Show each line of the entries below that contains the word "bookshelf".

— Start of DATASET EXCERPTS —

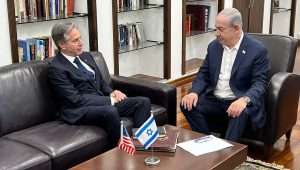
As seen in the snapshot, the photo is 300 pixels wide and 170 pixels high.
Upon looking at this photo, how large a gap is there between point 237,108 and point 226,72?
0.36 meters

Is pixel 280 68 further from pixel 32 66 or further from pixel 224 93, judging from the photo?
pixel 32 66

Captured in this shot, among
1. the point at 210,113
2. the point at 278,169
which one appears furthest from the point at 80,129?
the point at 278,169

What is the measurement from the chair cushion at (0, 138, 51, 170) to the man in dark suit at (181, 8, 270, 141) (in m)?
1.14

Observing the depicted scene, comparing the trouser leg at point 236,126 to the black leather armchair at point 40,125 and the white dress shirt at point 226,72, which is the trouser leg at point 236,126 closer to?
the white dress shirt at point 226,72

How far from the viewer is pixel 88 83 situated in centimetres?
294

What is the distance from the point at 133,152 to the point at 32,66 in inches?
44.2

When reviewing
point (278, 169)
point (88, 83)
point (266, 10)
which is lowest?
point (278, 169)

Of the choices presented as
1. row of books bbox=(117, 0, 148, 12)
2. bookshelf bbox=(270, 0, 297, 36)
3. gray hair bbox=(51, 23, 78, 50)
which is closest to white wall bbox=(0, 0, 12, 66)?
gray hair bbox=(51, 23, 78, 50)

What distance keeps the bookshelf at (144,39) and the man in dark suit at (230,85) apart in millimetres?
1543

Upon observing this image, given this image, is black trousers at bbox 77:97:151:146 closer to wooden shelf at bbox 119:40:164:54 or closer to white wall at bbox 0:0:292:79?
white wall at bbox 0:0:292:79

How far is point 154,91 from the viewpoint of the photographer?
315 centimetres

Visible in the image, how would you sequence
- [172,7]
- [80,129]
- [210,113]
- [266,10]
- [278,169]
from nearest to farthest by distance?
[80,129] → [278,169] → [210,113] → [172,7] → [266,10]

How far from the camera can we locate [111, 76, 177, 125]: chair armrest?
3.12 metres

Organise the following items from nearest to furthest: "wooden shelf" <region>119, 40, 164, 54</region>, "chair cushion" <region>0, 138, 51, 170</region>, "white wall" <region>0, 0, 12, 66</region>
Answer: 1. "chair cushion" <region>0, 138, 51, 170</region>
2. "white wall" <region>0, 0, 12, 66</region>
3. "wooden shelf" <region>119, 40, 164, 54</region>
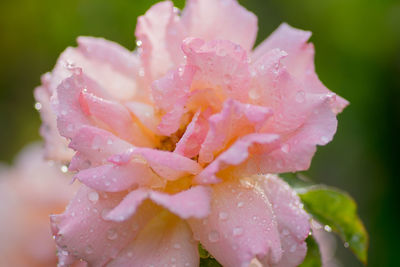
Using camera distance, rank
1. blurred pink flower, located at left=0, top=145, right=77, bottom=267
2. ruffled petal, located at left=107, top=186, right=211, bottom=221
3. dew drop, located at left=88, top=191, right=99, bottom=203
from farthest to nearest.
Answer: blurred pink flower, located at left=0, top=145, right=77, bottom=267, dew drop, located at left=88, top=191, right=99, bottom=203, ruffled petal, located at left=107, top=186, right=211, bottom=221

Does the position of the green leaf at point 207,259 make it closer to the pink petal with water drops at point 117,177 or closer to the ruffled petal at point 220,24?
the pink petal with water drops at point 117,177

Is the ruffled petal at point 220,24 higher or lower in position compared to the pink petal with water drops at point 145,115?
higher

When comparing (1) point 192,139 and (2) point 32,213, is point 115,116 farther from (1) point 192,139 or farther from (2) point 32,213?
(2) point 32,213

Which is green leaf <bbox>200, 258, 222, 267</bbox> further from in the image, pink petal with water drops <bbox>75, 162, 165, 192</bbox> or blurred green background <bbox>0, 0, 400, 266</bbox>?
blurred green background <bbox>0, 0, 400, 266</bbox>

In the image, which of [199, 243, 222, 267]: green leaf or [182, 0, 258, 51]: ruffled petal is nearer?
[199, 243, 222, 267]: green leaf

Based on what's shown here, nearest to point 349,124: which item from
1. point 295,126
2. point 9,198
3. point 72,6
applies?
point 72,6

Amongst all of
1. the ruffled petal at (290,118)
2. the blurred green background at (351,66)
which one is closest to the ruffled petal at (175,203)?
the ruffled petal at (290,118)

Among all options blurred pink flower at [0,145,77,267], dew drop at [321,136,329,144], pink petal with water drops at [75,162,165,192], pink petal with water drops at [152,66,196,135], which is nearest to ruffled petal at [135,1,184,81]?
pink petal with water drops at [152,66,196,135]

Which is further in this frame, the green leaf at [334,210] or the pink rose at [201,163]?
the green leaf at [334,210]
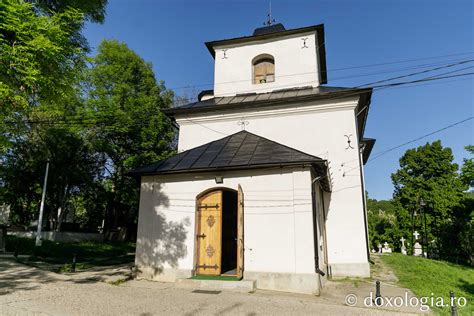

— End of DATASET EXCERPTS —

CORRECT RESULT ->
2. bookshelf bbox=(270, 0, 297, 36)
What distance keeps the bookshelf at (144,39) and the man in dark suit at (230,85) apart in millimetres?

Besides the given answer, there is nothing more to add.